• [HOW TO COMPLETE THIS TASK]:
After locating the line that contains "EASY TO CARRY | EASY TO USE" in the data below, set down exactly that line and each one after it through the line that contains "Note: For external", and nothing more.

::: DATA TO PROCESS

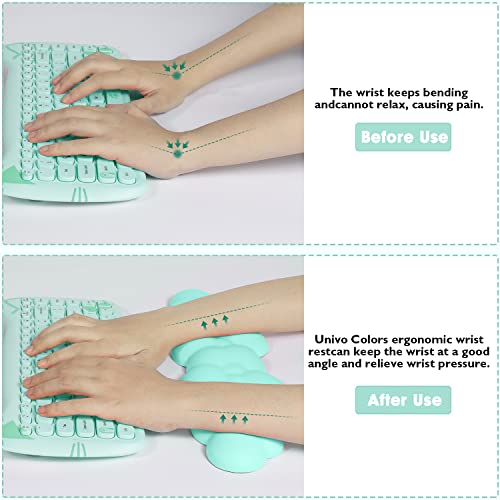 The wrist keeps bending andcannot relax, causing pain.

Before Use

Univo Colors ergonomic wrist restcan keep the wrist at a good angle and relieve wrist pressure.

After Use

::::::
::: DATA TO PROCESS

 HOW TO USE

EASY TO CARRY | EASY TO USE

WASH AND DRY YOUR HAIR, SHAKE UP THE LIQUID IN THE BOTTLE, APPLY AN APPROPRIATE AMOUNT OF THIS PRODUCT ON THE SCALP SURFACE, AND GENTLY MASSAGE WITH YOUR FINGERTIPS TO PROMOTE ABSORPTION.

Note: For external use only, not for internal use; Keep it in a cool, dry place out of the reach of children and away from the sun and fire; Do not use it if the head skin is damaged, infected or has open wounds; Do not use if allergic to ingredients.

::::::
::: DATA TO PROCESS

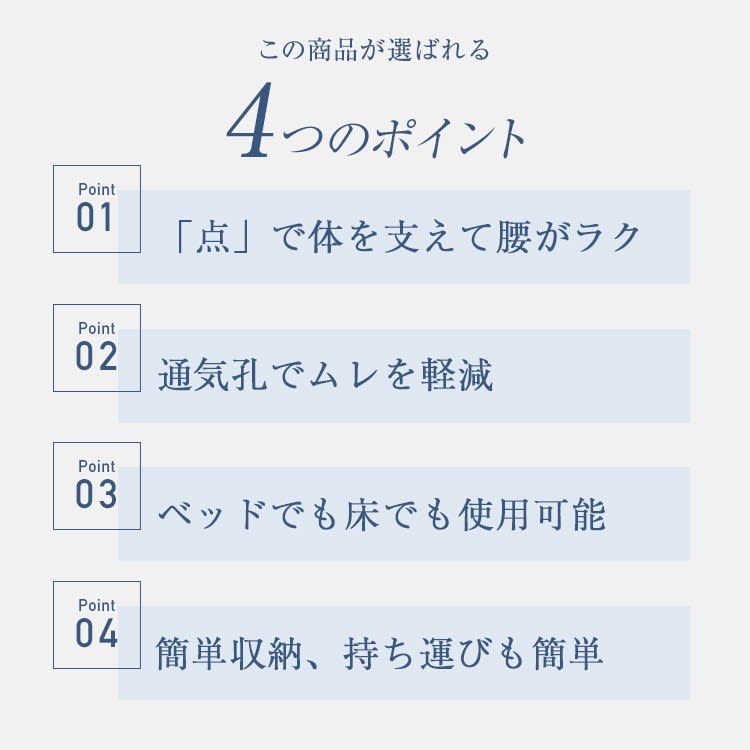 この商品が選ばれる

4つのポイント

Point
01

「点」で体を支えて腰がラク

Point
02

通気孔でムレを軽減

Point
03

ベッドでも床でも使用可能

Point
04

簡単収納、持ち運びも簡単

::::::

• [EXERCISE ANSWER]:
EASY TO CARRY | EASY TO USE

WASH AND DRY YOUR HAIR, SHAKE UP THE LIQUID IN THE BOTTLE, APPLY AN APPROPRIATE AMOUNT OF THIS PRODUCT ON THE SCALP SURFACE, AND GENTLY MASSAGE WITH YOUR FINGERTIPS TO PROMOTE ABSORPTION.

Note: For external use only, not for internal use; Keep it in a cool, dry place out of the reach of children and away from the sun and fire; Do not use it if the head skin is damaged, infected or has open wounds; Do not use if allergic to ingredients.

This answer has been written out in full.